* [Description of the task]
Find and copy each line of the listing below that has the word "Equus" in it.
· · · ·
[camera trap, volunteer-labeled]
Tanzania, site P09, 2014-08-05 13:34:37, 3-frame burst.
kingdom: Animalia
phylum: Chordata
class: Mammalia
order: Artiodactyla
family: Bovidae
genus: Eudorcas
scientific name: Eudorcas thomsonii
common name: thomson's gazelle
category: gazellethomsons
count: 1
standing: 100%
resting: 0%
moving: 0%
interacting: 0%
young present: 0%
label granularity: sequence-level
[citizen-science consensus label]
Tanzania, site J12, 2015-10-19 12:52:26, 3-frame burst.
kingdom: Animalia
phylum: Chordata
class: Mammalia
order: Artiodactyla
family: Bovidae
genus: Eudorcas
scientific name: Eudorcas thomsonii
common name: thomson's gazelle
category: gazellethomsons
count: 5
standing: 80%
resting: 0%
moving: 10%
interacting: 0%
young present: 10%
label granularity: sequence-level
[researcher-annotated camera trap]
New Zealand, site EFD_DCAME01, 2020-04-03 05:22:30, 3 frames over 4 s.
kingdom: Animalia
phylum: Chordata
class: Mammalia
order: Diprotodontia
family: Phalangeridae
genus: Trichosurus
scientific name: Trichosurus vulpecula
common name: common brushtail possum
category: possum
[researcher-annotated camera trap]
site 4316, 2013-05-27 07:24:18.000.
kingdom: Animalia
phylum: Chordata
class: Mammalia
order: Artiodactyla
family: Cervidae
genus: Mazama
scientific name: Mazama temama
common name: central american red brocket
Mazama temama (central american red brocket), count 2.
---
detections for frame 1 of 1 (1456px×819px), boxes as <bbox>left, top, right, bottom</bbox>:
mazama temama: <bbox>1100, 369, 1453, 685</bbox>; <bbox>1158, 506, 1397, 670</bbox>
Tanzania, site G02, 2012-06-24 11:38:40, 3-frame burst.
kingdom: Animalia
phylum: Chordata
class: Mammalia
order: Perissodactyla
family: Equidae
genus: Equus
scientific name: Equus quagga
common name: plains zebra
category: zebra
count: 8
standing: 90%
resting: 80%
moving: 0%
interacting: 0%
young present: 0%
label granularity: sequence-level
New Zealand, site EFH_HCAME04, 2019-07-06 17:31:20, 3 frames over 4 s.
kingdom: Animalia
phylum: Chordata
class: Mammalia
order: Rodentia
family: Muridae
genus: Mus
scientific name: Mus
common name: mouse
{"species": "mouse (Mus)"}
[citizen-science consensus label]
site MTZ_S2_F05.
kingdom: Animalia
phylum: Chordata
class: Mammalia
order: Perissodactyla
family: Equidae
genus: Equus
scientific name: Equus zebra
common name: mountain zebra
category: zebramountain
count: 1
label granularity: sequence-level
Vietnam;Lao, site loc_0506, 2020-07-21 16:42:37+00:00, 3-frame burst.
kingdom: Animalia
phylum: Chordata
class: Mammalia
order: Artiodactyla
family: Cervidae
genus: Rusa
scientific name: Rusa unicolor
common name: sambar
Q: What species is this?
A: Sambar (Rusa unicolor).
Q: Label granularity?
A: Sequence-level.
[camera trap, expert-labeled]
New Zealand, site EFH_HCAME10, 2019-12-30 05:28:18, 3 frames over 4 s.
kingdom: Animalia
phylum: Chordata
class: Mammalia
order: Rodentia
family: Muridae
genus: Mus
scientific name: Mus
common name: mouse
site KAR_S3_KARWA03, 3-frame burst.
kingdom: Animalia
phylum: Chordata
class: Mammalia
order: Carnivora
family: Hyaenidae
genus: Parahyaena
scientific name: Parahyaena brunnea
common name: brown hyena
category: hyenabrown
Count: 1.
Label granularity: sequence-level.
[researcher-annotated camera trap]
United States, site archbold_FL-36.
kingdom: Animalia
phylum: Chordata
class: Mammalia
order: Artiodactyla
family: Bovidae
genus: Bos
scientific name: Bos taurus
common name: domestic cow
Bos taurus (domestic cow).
· · · ·
* [Expected output]
genus: Equus
scientific name: Equus quagga
genus: Equus
scientific name: Equus zebra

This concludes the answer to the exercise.